第6章 How deep is your love? (福沢諭吉)


 ごめん、太宰。

 あんたの言うとおりでした。

 社長は年齢で私を選んだ訳じゃなくて、私が果物一つで一喜一憂したりだとか、ちょっと生意気だったりするところだとか、そういうところをひっくるめて、おつき合いしようって言ってくれていたんだ。
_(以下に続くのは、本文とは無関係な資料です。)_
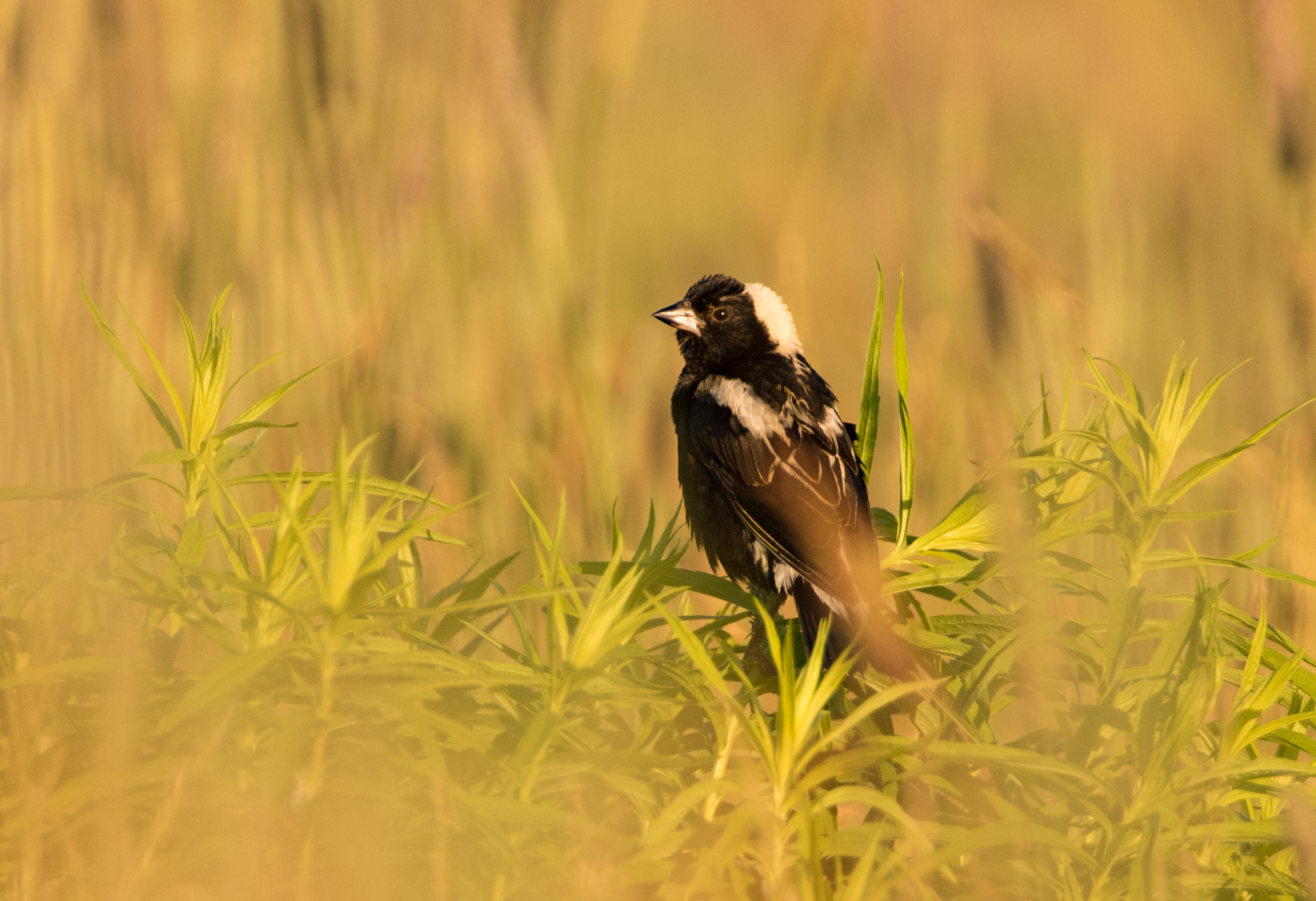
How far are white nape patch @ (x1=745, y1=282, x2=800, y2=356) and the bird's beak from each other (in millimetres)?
213

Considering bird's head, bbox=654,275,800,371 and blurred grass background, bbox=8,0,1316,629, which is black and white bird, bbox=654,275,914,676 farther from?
blurred grass background, bbox=8,0,1316,629

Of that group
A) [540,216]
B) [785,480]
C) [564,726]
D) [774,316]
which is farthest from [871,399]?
[774,316]

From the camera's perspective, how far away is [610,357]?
241 cm

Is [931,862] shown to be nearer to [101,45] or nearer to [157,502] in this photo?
[157,502]

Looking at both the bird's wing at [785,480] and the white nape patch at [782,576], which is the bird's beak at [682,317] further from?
the white nape patch at [782,576]

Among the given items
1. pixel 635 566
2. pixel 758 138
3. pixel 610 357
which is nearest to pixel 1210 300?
pixel 610 357

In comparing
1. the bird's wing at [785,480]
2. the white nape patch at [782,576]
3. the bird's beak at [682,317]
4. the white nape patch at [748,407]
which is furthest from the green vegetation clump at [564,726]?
the bird's beak at [682,317]

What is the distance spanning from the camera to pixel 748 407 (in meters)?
3.25

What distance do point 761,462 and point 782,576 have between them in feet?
0.99

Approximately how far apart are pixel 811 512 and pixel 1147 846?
1.70 m

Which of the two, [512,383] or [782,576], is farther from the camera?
[782,576]

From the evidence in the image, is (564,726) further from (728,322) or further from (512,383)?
(728,322)

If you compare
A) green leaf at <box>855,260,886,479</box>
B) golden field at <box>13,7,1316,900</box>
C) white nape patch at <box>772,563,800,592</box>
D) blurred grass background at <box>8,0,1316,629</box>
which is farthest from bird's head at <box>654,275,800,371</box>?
green leaf at <box>855,260,886,479</box>

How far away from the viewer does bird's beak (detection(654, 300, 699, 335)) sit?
3678mm
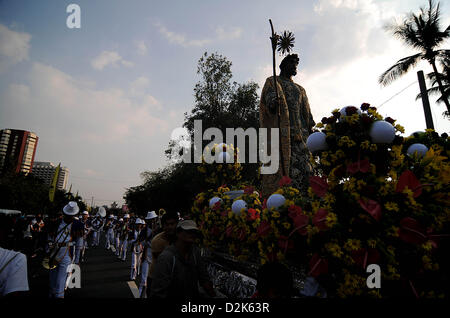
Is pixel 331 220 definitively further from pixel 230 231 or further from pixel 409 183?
pixel 230 231

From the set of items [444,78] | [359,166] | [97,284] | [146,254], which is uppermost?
[444,78]

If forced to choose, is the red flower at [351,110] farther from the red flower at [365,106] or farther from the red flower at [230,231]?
the red flower at [230,231]

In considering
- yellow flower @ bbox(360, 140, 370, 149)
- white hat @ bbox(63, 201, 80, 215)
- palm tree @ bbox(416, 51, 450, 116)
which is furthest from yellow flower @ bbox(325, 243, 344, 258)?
palm tree @ bbox(416, 51, 450, 116)

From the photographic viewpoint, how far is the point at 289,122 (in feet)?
19.9

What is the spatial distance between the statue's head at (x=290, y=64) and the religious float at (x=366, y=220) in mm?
4260

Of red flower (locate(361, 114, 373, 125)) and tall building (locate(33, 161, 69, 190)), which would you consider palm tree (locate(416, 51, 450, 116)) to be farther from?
tall building (locate(33, 161, 69, 190))

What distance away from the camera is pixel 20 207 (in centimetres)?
3133

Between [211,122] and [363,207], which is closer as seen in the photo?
[363,207]

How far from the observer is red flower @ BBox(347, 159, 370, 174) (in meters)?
2.38

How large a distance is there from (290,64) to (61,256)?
7.22 m

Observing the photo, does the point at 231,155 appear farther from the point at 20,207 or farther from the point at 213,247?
the point at 20,207

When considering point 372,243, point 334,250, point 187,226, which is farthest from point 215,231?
point 372,243
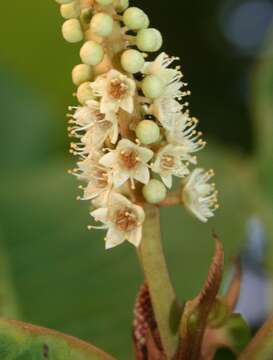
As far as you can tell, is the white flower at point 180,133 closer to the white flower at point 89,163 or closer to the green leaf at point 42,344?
the white flower at point 89,163

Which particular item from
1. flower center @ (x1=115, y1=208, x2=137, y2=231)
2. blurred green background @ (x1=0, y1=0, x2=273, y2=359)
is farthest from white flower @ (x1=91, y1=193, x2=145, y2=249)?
blurred green background @ (x1=0, y1=0, x2=273, y2=359)

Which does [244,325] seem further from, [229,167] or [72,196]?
[229,167]

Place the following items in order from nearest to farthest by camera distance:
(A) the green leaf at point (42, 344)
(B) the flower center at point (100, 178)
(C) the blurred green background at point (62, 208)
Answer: (A) the green leaf at point (42, 344) → (B) the flower center at point (100, 178) → (C) the blurred green background at point (62, 208)

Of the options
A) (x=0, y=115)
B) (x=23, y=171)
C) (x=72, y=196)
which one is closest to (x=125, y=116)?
(x=72, y=196)

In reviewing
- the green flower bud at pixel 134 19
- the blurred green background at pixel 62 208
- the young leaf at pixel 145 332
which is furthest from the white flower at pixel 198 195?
the blurred green background at pixel 62 208

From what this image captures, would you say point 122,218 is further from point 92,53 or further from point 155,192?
point 92,53

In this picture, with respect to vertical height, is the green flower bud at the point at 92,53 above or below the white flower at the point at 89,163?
above

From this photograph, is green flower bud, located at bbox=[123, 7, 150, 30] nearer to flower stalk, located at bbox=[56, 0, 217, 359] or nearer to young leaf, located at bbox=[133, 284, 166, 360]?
flower stalk, located at bbox=[56, 0, 217, 359]
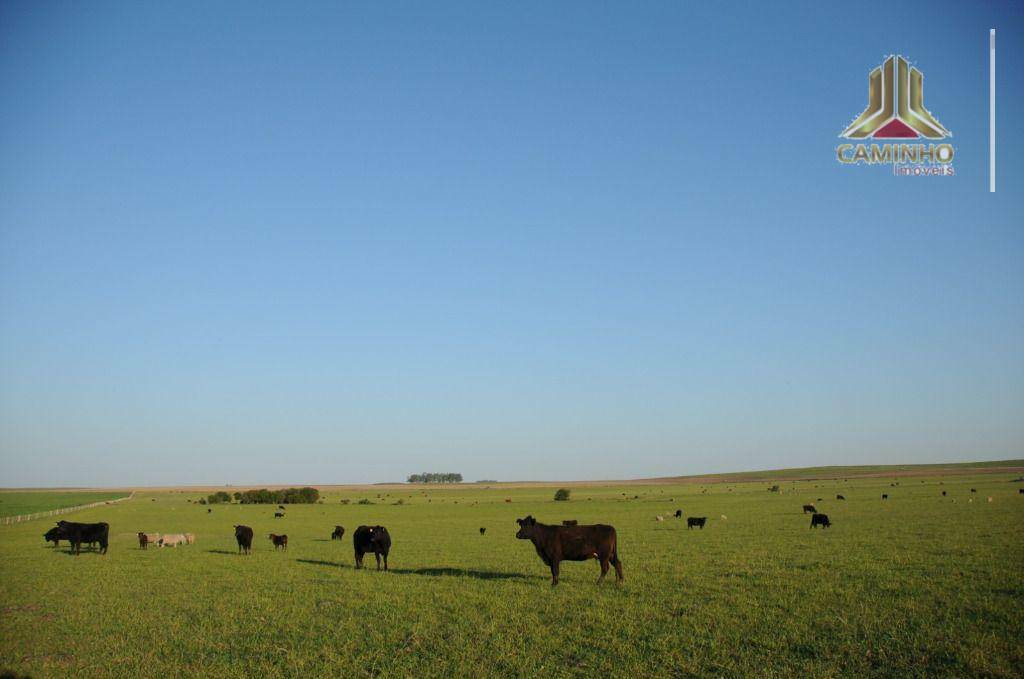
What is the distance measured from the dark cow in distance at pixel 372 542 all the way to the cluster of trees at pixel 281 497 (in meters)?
81.0

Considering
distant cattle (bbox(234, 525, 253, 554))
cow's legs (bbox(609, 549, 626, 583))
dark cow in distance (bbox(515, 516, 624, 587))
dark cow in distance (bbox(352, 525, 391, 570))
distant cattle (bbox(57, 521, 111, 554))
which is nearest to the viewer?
cow's legs (bbox(609, 549, 626, 583))

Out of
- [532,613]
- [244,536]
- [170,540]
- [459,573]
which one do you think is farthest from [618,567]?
[170,540]

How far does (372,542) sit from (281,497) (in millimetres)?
87654

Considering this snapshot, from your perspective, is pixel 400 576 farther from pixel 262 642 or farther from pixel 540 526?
pixel 262 642

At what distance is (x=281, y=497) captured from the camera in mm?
104562

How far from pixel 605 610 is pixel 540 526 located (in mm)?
4993

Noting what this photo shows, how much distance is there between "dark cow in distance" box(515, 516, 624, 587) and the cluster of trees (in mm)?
88762

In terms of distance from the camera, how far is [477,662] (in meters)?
12.0

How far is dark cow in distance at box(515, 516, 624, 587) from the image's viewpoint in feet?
64.2

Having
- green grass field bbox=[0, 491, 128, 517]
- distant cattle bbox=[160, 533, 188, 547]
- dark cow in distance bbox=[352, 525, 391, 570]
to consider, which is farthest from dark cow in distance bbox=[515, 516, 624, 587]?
green grass field bbox=[0, 491, 128, 517]

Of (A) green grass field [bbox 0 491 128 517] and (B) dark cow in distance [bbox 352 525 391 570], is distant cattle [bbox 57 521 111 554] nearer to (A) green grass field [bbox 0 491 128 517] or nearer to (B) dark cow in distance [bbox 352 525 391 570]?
(B) dark cow in distance [bbox 352 525 391 570]

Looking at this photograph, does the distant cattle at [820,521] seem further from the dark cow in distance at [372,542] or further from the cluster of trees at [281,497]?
the cluster of trees at [281,497]

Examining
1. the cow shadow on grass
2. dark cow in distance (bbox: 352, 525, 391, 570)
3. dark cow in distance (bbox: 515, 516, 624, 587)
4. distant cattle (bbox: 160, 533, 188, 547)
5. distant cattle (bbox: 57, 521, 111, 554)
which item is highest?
dark cow in distance (bbox: 515, 516, 624, 587)

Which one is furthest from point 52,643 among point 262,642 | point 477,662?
point 477,662
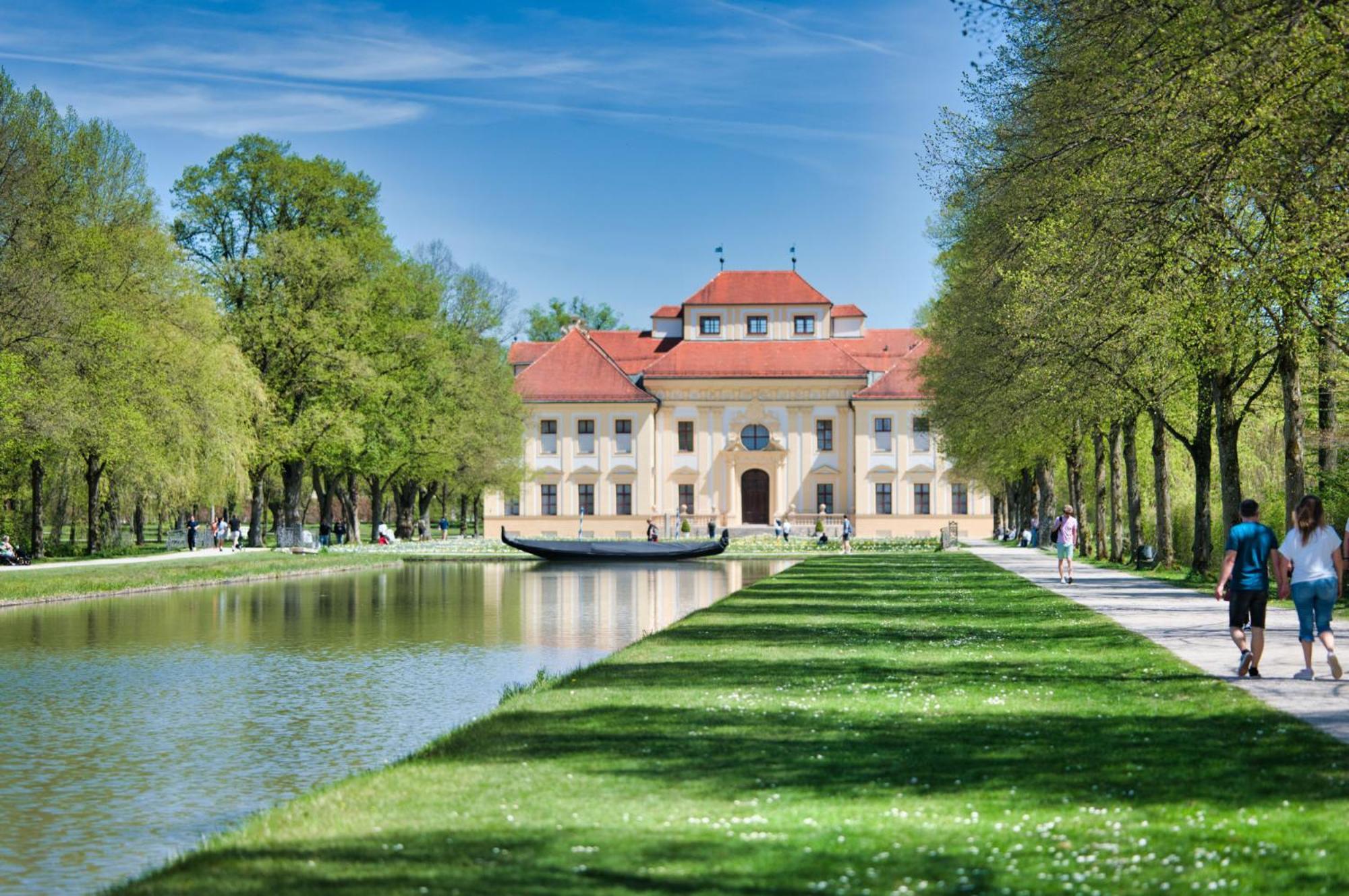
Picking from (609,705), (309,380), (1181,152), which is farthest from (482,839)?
(309,380)

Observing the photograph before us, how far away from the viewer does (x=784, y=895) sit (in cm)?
636

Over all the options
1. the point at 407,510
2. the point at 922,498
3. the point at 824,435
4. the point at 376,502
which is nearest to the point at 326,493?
the point at 376,502

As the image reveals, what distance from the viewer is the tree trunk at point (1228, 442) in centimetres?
2838

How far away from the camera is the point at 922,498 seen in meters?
83.4

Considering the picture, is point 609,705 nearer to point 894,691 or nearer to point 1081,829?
point 894,691

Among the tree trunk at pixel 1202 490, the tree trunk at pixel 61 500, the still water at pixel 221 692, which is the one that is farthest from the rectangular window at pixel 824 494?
the tree trunk at pixel 1202 490

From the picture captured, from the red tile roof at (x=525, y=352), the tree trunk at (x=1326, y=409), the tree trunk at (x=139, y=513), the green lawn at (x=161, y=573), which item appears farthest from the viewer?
the red tile roof at (x=525, y=352)

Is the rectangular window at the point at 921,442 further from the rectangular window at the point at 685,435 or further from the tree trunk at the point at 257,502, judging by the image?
the tree trunk at the point at 257,502

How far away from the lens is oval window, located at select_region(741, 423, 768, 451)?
84750 millimetres

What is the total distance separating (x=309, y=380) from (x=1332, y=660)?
4587 centimetres

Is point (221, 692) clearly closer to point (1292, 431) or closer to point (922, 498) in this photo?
point (1292, 431)

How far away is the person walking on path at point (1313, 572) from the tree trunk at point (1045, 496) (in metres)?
39.0

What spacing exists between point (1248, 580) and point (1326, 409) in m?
14.0

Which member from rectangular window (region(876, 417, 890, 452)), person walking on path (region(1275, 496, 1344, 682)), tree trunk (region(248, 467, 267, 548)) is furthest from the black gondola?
person walking on path (region(1275, 496, 1344, 682))
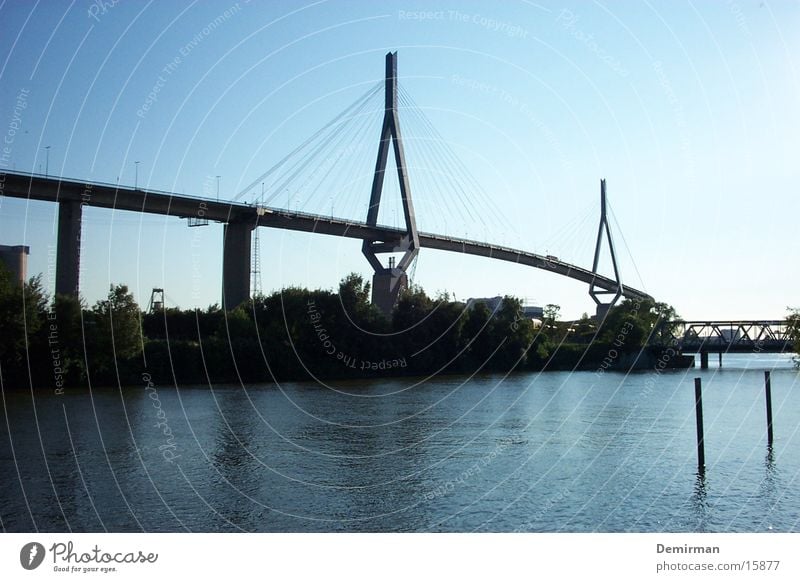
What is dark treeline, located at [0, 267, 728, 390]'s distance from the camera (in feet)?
104

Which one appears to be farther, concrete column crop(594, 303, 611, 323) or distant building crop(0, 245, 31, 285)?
concrete column crop(594, 303, 611, 323)

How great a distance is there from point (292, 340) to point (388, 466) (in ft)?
90.5

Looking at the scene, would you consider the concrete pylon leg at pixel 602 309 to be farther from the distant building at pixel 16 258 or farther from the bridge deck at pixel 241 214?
the distant building at pixel 16 258

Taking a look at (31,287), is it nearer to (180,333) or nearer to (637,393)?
(180,333)

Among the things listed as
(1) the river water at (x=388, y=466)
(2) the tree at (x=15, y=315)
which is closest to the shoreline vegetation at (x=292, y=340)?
(2) the tree at (x=15, y=315)

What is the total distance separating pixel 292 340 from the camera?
43031 mm

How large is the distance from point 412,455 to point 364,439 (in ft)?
8.68

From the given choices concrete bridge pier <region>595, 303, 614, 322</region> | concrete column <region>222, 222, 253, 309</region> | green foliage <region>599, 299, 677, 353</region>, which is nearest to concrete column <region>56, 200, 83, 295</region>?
concrete column <region>222, 222, 253, 309</region>

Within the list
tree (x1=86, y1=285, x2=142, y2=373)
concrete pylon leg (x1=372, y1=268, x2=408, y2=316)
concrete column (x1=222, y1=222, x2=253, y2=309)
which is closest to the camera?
tree (x1=86, y1=285, x2=142, y2=373)

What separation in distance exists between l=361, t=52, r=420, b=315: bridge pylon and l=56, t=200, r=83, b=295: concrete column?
17631mm

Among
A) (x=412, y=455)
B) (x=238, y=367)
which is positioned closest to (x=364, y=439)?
(x=412, y=455)

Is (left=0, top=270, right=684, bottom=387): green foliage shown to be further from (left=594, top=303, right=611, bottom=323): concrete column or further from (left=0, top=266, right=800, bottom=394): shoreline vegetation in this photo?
(left=594, top=303, right=611, bottom=323): concrete column

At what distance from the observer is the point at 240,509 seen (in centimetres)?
1217

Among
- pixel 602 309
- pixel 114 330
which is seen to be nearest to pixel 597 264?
pixel 602 309
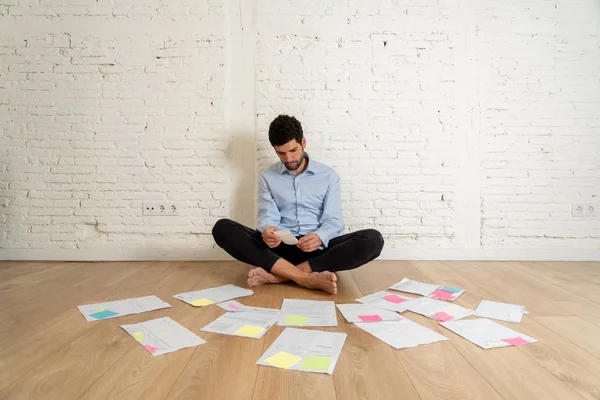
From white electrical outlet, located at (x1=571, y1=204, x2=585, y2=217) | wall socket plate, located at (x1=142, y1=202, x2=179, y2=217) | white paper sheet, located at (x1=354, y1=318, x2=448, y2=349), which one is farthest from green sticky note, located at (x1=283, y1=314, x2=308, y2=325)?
white electrical outlet, located at (x1=571, y1=204, x2=585, y2=217)

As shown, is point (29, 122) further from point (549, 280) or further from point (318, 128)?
point (549, 280)

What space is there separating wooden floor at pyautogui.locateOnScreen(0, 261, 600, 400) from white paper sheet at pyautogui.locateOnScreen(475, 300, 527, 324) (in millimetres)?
54

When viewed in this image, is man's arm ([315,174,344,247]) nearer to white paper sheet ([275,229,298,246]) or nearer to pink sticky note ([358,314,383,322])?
white paper sheet ([275,229,298,246])

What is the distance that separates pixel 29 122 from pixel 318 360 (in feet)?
10.1

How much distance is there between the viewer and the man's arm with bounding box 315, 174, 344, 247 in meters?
2.58

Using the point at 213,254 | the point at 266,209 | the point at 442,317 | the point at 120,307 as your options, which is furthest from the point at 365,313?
the point at 213,254

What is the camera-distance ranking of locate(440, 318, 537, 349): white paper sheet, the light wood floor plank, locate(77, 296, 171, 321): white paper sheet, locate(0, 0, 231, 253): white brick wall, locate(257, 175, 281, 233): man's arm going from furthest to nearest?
locate(0, 0, 231, 253): white brick wall → locate(257, 175, 281, 233): man's arm → locate(77, 296, 171, 321): white paper sheet → locate(440, 318, 537, 349): white paper sheet → the light wood floor plank

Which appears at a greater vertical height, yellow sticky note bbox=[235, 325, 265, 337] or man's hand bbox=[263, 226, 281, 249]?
man's hand bbox=[263, 226, 281, 249]

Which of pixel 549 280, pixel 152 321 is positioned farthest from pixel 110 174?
pixel 549 280

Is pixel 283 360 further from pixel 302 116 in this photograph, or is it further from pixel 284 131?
pixel 302 116

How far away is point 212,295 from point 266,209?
29.6 inches

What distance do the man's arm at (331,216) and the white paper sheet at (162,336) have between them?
108 cm

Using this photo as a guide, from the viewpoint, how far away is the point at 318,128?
3.20 metres

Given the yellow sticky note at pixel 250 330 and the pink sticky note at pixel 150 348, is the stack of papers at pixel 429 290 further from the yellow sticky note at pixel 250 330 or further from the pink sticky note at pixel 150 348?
the pink sticky note at pixel 150 348
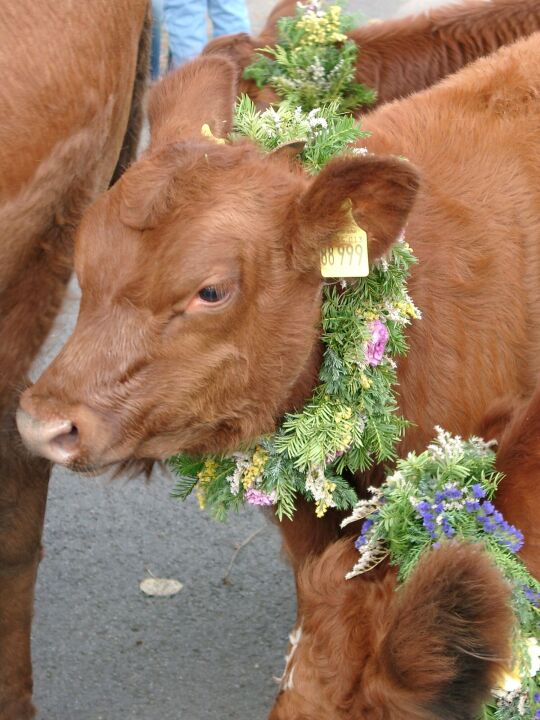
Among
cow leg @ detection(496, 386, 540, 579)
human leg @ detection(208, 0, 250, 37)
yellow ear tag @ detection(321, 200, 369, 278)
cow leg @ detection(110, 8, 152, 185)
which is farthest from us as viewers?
human leg @ detection(208, 0, 250, 37)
 私はレモネードのカップを横に置くと、スッと息を吸い込む。

「…社長がいいんです。」

 うつむいていた顔をあげると、社長の真っ直ぐな瞳と視線が交わった。

「…社長は大人だし、私は子どもだし…どうにか追いつきたくて、頑張って大人なフリしてましたけど…ははっ…全部…バレてたんですね。さすが…。」

 私はそう言うと、社長の胸に額を寄せた。

 黙って抱き寄せてくれた社長に、胸の内を吐露する。

「…社長が好きです。ずっと一緒にいたいんです。私が社長の年齢になっても…例え社長がヨボヨボのおじいさんになってしまっても…ずっと、ずっとずっと一緒に一緒にいたいんです。」

 ぎゅっと私の肩を抱く社長の腕に力が籠もり、私も社長の胸に頬を押し付ける。

 力強い鼓動が聞こえ、安心するような、落ち着かないような。

「………帰るか。」

 ぽつっと言った社長の目には、珍しく明確な熱い情欲が灯っていた。